Pandangannya Tentang Pakaian 
Ketahuilah bahwa ijtihad mereka dalam hal pakaian berbeda satu dengan yang lain. Dari mereka ada yang berpakaian seadanya tanpa memberatkan diri, dan menyuruh para murid untuk memakai pakaian seadanya. Sebagian yang lain ada yang tidak suka memiliki pakaian lebih dari satu, sebagian lagi ada yang memperbolehkan memiliki dua pakaian untuk berhati-hati dalam bersuci, maksudnya: apabila pakaian satunya najis, maka ia memakai pakain yang lain.
Pandangannya Tentang Assama’ (Mendengarkan) 
Ketahuilah bahwa mendengar bait-bait syair dengan alunan nada yang indah dan enak dalam pendengaran, jikalau bukan hal yang haram, atau tidak mendengar sesuatu yang dicela syariat maka hukumnya secar global boleh.
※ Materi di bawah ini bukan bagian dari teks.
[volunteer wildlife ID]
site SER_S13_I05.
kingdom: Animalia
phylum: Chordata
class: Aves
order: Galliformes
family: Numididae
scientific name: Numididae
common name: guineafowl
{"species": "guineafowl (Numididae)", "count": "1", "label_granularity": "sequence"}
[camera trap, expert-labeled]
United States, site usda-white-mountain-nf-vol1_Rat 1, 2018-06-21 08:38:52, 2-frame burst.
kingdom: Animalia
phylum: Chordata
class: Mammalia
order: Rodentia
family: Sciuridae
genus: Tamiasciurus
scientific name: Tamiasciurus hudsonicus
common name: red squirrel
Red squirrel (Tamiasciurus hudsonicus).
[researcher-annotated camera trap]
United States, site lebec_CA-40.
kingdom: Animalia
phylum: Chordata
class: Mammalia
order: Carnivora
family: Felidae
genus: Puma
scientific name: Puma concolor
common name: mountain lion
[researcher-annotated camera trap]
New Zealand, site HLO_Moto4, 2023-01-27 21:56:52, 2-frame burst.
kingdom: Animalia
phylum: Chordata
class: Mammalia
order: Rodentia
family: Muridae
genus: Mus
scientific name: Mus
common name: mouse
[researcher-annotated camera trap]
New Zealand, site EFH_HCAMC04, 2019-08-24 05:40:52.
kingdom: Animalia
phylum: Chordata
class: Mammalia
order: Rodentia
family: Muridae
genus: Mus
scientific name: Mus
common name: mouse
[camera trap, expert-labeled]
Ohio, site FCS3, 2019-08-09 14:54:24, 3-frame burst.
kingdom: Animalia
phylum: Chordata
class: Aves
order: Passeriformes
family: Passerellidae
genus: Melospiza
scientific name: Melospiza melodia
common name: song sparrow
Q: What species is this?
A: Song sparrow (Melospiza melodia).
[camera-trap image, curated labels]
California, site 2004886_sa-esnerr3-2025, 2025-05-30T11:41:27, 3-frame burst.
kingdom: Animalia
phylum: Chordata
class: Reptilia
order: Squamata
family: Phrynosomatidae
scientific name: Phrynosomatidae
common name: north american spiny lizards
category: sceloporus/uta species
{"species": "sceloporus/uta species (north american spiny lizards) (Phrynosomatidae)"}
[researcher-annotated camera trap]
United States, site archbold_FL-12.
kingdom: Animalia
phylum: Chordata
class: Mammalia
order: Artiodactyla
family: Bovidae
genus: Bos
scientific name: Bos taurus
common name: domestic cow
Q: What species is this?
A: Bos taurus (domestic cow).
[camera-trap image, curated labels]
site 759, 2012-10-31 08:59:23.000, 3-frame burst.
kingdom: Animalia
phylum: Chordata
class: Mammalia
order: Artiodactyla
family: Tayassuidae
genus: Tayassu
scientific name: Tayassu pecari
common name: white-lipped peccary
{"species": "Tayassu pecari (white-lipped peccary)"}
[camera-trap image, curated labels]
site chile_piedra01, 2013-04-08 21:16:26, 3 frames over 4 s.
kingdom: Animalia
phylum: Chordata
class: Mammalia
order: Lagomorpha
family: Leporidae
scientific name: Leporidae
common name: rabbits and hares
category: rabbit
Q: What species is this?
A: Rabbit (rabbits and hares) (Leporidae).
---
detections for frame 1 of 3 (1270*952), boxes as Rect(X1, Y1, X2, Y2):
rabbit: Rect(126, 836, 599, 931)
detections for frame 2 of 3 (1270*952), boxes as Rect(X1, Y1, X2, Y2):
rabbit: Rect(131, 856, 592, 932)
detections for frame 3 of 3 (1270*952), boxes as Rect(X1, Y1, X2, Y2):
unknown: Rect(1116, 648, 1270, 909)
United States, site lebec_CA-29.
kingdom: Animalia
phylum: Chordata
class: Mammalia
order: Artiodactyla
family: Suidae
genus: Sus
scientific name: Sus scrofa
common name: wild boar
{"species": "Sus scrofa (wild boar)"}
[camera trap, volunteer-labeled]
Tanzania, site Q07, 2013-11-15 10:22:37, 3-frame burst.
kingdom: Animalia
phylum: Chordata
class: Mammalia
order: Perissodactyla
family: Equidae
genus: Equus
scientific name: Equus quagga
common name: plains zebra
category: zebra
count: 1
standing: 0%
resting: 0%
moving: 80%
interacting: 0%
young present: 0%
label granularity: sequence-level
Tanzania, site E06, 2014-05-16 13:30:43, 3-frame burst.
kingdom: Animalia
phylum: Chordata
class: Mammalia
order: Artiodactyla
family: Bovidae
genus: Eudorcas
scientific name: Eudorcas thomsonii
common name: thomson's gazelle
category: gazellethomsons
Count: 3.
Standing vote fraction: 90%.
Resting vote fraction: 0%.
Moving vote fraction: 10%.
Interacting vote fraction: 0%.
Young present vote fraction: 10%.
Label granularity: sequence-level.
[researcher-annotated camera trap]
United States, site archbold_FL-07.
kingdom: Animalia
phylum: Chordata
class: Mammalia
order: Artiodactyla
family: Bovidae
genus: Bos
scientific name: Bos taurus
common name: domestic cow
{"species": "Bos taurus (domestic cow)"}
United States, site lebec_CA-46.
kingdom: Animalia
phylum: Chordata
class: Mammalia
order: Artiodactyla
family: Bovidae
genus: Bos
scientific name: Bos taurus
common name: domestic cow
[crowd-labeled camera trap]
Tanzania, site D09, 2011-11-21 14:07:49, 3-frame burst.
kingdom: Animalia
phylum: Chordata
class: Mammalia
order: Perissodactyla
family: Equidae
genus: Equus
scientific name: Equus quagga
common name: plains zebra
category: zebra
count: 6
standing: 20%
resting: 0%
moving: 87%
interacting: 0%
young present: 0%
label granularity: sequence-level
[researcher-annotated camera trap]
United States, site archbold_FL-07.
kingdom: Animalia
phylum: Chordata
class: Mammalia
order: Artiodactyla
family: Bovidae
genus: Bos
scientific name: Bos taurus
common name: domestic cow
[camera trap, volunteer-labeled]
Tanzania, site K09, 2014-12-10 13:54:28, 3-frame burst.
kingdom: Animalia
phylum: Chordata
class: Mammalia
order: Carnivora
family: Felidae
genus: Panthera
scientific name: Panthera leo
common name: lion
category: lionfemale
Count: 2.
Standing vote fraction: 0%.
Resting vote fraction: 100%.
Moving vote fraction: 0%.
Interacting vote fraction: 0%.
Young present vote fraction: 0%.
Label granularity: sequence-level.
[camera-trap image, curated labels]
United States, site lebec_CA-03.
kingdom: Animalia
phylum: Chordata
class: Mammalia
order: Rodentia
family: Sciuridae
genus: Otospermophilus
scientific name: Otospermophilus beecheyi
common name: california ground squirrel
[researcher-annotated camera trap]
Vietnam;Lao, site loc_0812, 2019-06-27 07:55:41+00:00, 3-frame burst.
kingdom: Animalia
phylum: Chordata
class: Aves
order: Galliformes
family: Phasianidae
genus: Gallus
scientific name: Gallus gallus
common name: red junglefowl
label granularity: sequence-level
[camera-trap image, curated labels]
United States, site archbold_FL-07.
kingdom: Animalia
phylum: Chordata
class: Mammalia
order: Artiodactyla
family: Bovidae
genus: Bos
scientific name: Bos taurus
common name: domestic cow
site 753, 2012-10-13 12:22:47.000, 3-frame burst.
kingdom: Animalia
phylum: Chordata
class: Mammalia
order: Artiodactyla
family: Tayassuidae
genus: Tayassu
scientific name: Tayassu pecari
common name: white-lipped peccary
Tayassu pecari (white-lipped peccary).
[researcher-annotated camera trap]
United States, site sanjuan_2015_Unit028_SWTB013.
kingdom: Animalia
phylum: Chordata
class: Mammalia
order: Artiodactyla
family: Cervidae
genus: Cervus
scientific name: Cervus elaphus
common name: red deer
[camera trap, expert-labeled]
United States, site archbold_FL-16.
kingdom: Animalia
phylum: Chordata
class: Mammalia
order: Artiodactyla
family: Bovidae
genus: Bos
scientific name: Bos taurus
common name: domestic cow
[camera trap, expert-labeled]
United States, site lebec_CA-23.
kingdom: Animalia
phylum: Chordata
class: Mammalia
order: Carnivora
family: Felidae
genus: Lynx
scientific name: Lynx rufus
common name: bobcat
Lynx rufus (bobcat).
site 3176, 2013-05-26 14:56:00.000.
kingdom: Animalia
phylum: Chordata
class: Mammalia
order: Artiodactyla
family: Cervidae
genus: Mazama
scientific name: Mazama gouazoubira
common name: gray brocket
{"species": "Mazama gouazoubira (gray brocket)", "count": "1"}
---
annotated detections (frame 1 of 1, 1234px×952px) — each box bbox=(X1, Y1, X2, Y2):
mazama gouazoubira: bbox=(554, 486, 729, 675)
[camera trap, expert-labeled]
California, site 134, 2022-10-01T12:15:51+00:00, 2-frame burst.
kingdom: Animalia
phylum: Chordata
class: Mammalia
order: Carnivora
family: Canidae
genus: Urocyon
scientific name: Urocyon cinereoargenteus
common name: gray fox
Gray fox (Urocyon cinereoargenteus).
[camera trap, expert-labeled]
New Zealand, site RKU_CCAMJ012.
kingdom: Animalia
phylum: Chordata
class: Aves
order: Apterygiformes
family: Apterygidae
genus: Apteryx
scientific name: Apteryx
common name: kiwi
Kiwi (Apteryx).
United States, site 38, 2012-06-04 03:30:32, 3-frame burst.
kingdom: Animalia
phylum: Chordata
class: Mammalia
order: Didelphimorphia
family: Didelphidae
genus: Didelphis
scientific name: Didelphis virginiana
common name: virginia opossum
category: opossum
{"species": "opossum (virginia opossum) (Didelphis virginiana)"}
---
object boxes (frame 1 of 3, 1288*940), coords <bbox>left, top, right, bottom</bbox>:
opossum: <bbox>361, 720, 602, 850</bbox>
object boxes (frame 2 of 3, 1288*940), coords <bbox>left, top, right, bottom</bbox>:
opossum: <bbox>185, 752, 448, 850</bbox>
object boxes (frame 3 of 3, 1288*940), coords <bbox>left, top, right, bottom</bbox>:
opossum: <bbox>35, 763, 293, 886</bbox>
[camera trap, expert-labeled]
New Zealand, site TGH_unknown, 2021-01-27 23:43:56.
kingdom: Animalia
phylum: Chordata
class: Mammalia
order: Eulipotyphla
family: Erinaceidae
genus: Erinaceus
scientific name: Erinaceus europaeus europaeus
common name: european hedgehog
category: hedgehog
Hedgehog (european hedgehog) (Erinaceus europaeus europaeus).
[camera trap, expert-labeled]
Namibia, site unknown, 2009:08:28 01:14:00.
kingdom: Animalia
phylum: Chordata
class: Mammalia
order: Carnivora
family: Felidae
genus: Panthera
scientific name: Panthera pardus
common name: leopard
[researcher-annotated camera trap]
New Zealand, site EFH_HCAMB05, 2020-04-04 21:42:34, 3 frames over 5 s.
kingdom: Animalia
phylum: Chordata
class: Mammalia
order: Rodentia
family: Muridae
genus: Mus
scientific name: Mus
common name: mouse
Sudah disepakati bahwa bait-bait syair pernah dilantunkan di hadapan Nabi Muhammad Saw. Beliau menyimaknya dan tidak menginkarinya.
Banyak kalangan ulama yang memiliki karya dalam bidang ini, Imam Hujjatul Islam Abu Hamid Muhammad bin Muhammad al Ghazali dalam kitabnya “Ihya Ulumiddin” di akhir pembahasan “al Sama’ wal Wajd” berkata: “Bahwasanya sama (menyimak) terkadang hukumnya haram, terkadang mubah, bahkan kadang-kadang mustahab, atau makruh.
Adapun yang diharamkan adalah sama oleh kebanyakan para pemuda, dan siapapun yang dirinya masih di pengaruhi oleh keduniaan, karena sama menggerakkan hati sesuai dengan apa yang ada di dalam hatinya dari sifat-sifat yang tercela.
Sedangkan yang makruh adalah  sama yang dilakukan atas dasar tradisi pada kebanyakan waktu, sebagai hiburan dan main-main tidak ada kaitannya dengan keadaan hati.
Hukumnya mubah bagi siapa yang asyik mendengarkannya karena lantunan suara yang indah.
Adapun sama menjadi mustahab, bagi mereka yang dirinya dikuasai oleh cinta kepada Allah SWT. Dan sama mengajak dirinya kepada sifat-sifat yang terpuji.